A fase de instrução, que é facultativa e funciona como um mecanismo de controlo jurisdicional da acusação do Ministério Público, conclui-se com a decisão do juiz de levar ou não a julgamento os arguidos e os termos em que isso acontece.

O juiz Ivo Rosa começou a instrução no final de janeiro e pretende concluí-la um ano depois, já que o debate instrutório está marcado para os dias 27, 28, 29, 30 e 31 de janeiro.

José Sócrates, que esteve preso preventivamente durante dez meses e depois 42 dias em prisão domiciliária, está acusado de três crimes de corrupção passiva de titular de cargo político, 16 de branqueamento de capitais, nove de falsificação de documentos e três de fraude fiscal qualificada.

Entre outros pontos, a acusação sustenta que Sócrates recebeu cerca de 34 milhões de euros, entre 2006 e 2015, a troco de favorecimentos a interesses do ex-banqueiro Ricardo Salgado no Grupo Espírito Santos e para garantir a concessão de financiamento da Caixa Geral de Depósitos ao empreendimento Vale do Lobo, no Algarve, e ter acordado com o seu amigo Carlos Santos Silva negócios para favorecer empresas do grupo Lena através de obras do projeto Parque Escolar.

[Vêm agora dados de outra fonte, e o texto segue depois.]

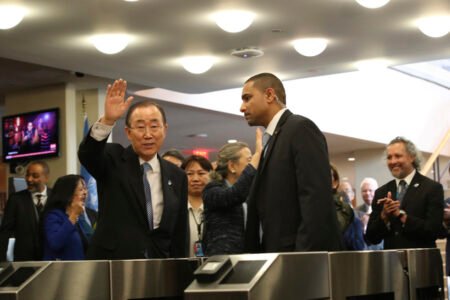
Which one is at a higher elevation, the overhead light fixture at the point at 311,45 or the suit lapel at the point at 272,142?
the overhead light fixture at the point at 311,45

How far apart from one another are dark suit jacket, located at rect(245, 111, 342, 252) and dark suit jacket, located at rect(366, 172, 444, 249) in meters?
1.78

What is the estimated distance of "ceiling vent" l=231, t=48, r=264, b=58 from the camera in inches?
415

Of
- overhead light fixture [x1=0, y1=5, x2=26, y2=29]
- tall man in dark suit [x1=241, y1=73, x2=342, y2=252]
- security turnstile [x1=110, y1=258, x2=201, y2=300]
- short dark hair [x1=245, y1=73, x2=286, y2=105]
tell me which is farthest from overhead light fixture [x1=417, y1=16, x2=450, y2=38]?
security turnstile [x1=110, y1=258, x2=201, y2=300]

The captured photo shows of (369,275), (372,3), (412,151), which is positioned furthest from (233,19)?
(369,275)

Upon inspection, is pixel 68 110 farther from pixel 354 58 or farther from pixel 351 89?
pixel 351 89

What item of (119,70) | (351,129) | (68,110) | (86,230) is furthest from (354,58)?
(351,129)

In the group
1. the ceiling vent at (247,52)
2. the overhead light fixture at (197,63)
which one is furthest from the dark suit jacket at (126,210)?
the overhead light fixture at (197,63)

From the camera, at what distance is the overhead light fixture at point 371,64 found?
1130cm

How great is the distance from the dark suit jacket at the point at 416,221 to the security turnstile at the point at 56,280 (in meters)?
2.77

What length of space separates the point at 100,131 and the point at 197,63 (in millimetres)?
6779

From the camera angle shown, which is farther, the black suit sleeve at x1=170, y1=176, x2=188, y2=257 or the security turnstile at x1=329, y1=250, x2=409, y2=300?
the black suit sleeve at x1=170, y1=176, x2=188, y2=257

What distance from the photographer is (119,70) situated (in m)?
11.4

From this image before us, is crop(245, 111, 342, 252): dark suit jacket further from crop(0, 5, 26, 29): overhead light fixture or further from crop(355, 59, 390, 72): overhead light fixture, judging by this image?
crop(355, 59, 390, 72): overhead light fixture

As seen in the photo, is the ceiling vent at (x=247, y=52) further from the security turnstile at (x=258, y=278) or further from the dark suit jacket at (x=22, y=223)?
the security turnstile at (x=258, y=278)
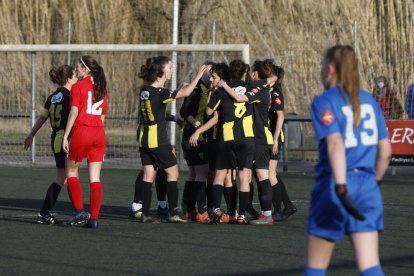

No final de 2006, segundo a acusação, Carlos Santos Silva e Joaquim Barroca, administrador do Grupo Lena, aceitaram integrar o esquema financeiro para ocultar a origem e a propriedade dos fundos de Sócrates, tendo concordado em abrir contas para a passagem de fundos, junto do banco suíço UBS.

A Operação Marquês teve início a 19 de julho de 2013 e culminou na acusação a 28 arguidos - 19 pessoas e nove empresas - a 11 de outubro de 2017 pela prática de 188 de crimes económico-financeiros.